- **Document passage**
▽

Don't flame on me on this, I'm not recommending it, I'm just stating the facts. From a professional standpoint, it doesn't seem to matter if you're incompetent or fake. I've met developers who had been working for decades, were in their 40s and 50s, and literally could not do even basic things. They were definitely junior level, being paid extremely good money and hired on CV experience alone (obviously). As I said, I don't suggest accepting this and not improving, but at least you probably don't have to worry about your career.

Now onto the real problem. How long have you studied / practiced outside of your work over the last 7 years? If the answer is 0, then it's going to be very difficult to change your situation. But if you're willing to study and improve, you are guaranteed to improve. The choice is yours.

What should you study and improve? You should definitely go by what you consider to be priority. Need to learn a new package for C#? Cool, go read the docs or do a course on it and practice for a few hours.

Here are some suggestions:
Professionalism and mindset: Read books like The Pragmatic Programmer or The Clean Coder. These are really important because they teach you the mindset of "always care about your work" and "always try to improve".
Want to improve at programming in general (including architecture) - I highly recommend starting by learning clean code and programming principles. E.g. Clean Code by Uncle bob, or his numerous YouTube videos. I've also got my own programming principles series as well.

Hope that helps. Good luck!


Thanks for your reply.
I really thought I would get some replies like "You are a lost idiot"

To be honest : Sure I have done some learning and practice within the last seven years. I have read:

  • Code Complete
  • Clean Code
  • Clean Coder
  • The Pragmatic Programmer
  • Clean Architecture

But I do not remember every aspect of these books.
And further: These books cover so many topics which leads again to the problem: What to learn next or what to go deep with?

Further I have build some Alexa Skills or some other simple programs in my free time. I have also started to get in touch with python as I like the simplicity of the language.

It's not the point that I do not know anything. The point is that I have the feeling that I do not now anything and that everybody around me is better in every aspect. This leads to the problem that I sell myself badly because I consider myself to be a dazzler. Maybe I also have Imposter Syndrome, who knows. Further the frameworks today are so damn big. Spring for example. That's just overwhelming to learn all this stuff. And if you have learned something then there comes another big wall of stuff to learn.

△

- **Work to complete**
(a) Which books does the second writer in the programming-career discussion say they have already read?
(b) Could you carry the programming-career discussion forward, picking up right after its last sentence?

- **Material**
▽

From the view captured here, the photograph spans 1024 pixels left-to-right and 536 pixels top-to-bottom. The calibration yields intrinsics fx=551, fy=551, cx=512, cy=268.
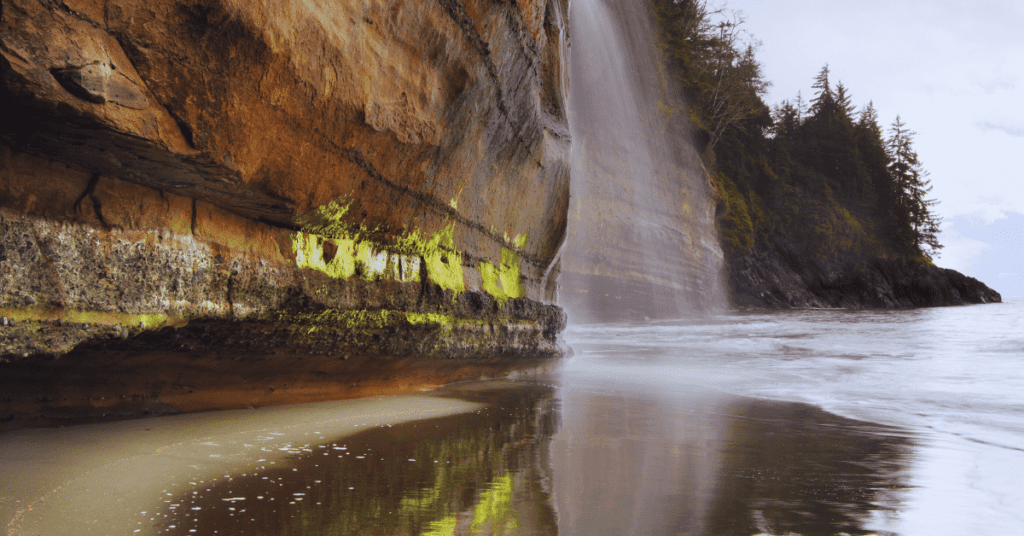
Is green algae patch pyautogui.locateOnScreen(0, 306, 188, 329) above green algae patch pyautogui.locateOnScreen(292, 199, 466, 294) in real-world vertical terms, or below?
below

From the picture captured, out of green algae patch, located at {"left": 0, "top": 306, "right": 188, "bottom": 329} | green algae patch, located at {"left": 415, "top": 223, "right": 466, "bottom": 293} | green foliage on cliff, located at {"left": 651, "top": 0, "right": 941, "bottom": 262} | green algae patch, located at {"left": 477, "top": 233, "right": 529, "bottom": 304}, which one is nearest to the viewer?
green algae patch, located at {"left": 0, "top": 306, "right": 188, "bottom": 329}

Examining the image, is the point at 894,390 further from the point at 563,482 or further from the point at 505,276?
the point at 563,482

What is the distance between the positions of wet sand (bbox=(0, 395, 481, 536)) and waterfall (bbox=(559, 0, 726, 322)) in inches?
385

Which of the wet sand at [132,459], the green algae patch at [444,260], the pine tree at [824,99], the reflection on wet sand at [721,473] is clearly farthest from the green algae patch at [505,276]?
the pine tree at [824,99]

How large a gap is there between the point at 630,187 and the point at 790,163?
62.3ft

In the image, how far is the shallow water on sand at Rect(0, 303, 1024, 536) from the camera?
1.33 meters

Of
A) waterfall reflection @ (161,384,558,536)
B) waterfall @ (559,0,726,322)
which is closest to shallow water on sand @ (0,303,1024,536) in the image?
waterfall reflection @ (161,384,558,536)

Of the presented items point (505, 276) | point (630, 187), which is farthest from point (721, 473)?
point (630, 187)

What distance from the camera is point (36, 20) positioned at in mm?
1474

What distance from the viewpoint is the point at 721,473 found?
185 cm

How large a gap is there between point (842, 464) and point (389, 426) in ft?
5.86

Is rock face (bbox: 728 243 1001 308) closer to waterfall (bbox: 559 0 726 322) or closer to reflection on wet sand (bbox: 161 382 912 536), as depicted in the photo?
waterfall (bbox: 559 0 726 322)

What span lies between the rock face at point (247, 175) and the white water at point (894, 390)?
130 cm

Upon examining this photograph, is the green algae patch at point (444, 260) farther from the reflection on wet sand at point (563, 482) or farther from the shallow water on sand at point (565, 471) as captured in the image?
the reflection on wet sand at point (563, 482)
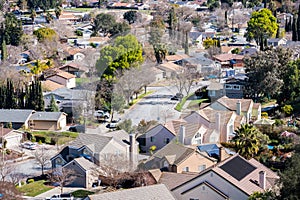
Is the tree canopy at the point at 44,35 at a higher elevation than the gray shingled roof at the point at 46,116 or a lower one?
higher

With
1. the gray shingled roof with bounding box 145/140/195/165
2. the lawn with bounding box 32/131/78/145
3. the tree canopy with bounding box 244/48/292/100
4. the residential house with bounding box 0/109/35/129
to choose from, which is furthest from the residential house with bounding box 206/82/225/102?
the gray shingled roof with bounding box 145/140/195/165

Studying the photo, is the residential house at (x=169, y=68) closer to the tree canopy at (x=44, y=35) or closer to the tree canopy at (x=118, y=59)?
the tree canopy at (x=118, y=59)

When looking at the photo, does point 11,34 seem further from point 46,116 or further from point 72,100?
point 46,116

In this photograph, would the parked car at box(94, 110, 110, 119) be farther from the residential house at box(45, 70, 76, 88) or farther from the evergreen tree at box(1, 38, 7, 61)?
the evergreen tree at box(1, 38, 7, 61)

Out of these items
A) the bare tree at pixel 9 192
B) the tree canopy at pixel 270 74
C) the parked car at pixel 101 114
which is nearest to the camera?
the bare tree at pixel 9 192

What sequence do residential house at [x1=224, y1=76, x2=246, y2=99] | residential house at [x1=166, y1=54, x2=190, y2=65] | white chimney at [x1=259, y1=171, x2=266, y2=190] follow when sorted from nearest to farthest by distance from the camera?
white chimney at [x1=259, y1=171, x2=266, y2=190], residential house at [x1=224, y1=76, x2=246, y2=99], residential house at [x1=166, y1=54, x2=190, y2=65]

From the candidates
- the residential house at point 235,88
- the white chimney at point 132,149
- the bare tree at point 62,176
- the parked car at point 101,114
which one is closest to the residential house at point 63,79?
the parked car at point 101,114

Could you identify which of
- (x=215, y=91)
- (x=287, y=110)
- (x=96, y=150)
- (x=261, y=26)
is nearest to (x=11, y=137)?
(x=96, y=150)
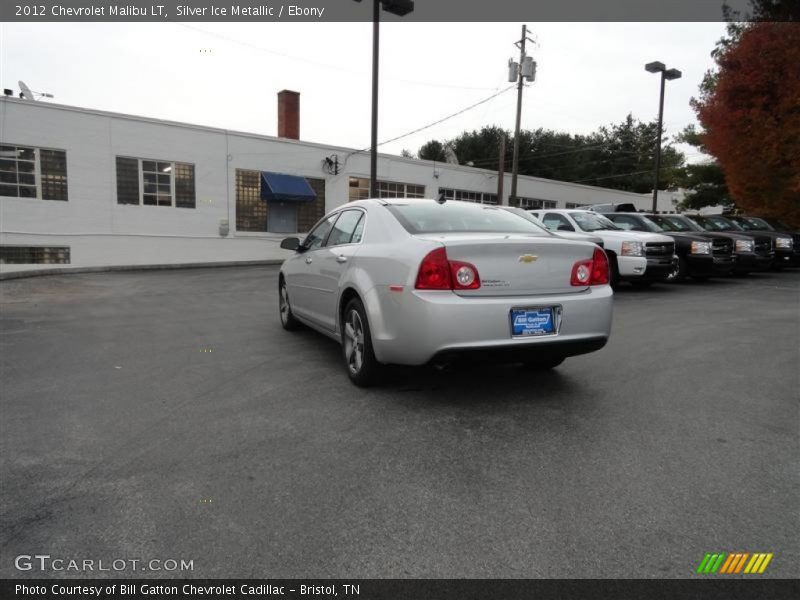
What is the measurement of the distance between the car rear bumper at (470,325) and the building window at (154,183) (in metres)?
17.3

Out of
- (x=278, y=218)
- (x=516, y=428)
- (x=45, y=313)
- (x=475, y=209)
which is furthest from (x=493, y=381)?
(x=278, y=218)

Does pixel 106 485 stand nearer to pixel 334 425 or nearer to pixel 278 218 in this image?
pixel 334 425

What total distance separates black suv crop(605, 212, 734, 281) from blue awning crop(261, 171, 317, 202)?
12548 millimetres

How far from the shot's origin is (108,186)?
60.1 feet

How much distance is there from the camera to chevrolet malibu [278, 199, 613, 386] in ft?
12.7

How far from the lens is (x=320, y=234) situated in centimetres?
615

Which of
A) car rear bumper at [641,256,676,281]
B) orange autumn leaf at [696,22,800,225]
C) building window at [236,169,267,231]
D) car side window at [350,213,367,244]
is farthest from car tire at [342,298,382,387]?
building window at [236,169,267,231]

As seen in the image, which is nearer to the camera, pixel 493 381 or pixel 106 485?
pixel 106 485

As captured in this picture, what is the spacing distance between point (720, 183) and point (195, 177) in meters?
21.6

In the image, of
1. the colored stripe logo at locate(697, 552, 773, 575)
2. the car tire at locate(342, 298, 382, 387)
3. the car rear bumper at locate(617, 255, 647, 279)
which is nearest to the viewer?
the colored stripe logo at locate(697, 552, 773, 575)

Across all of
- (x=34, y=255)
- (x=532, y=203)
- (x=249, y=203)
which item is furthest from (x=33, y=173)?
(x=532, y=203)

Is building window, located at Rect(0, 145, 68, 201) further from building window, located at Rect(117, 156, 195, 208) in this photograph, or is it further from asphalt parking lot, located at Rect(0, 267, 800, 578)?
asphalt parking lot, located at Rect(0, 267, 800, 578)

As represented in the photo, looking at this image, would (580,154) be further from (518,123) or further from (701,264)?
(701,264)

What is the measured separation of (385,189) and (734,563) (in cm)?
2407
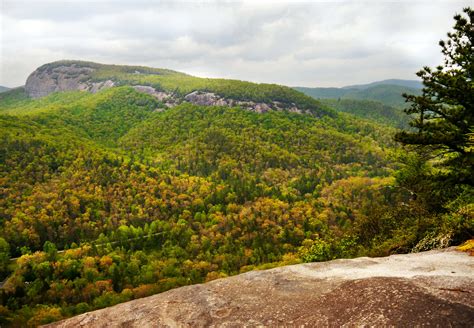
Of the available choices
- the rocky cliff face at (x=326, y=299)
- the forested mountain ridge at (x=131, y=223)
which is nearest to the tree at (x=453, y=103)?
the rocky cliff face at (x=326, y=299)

△

- **Results by task**
(a)
- Code Complete
- Clean Code
- Clean Coder
- The Pragmatic Programmer
- Clean Architecture

(b)
What should you study and improve? You should definitely go by what you consider to be priority. Need to learn a new package for C#? Cool, go read the docs or do a course on it and practice for a few hours.

Currently, I would like to focus more on Java and Spring. I've been thinking about changing my job back to C#, but that's nothing concrete yet.

I love my job. Really. I love it to be developer - but I don't want to be just mediocre. I want to become a better developer in every aspect. If possible.


You're definitely not a lost idiot. Programming is serious work that not anyone can just pick up and do. It's easy to feel like you're really bad sometimes, but you've got to remember that as long as you can complete your tasks, then you're extremely valuable to the company. Also as you mentioned, you have similar skills to most of your colleagues, so it's not really that bad. It's just a feeling but it's probably not as valid as you think :).

As for getting even better, just keep up the learning. It might be slow, but you'll definitely get there. Any time you do something, you'll be able to do it better next time, and any time you read you'll learn something too.

Thanks - I'll try to do my best.
As I already said: Sometimes it's really hard and sometimes I doubt being a "good" developer and I doubt the decision to become a developer.

For example: If I look at such repositories github.com/kgrzybek/modular-monoli... - Damn! I would never get this done this way. And that's one thing that scares me a lot regarding requirements or expectation when applying for a new job. But that's my problem. Need to handle this somehow with my brain ;)


Now onto the real problem. How long have you studied / practiced outside of your work over the last 7 years? If the answer is 0, then it's going to be very difficult to change your situation.

I'll add on to that having a job that pushes your skills helps tremendously. Squeezing 2-10 hours of additional coding into your week outside of the job is great; but being forced to have 10-40 hours of learning is a whole other level.

Many companies merely want "code monkeys" who just type the code into the computer according to the spec and architecture dictated to them. No thinking just typing. That is the type of job that will keep you stuck at the same skill level and you should try to avoid it if you can.


That's really a good point.
If you can't apply the things you learn in your freetime in your current job then it is difficult to keep up all those things.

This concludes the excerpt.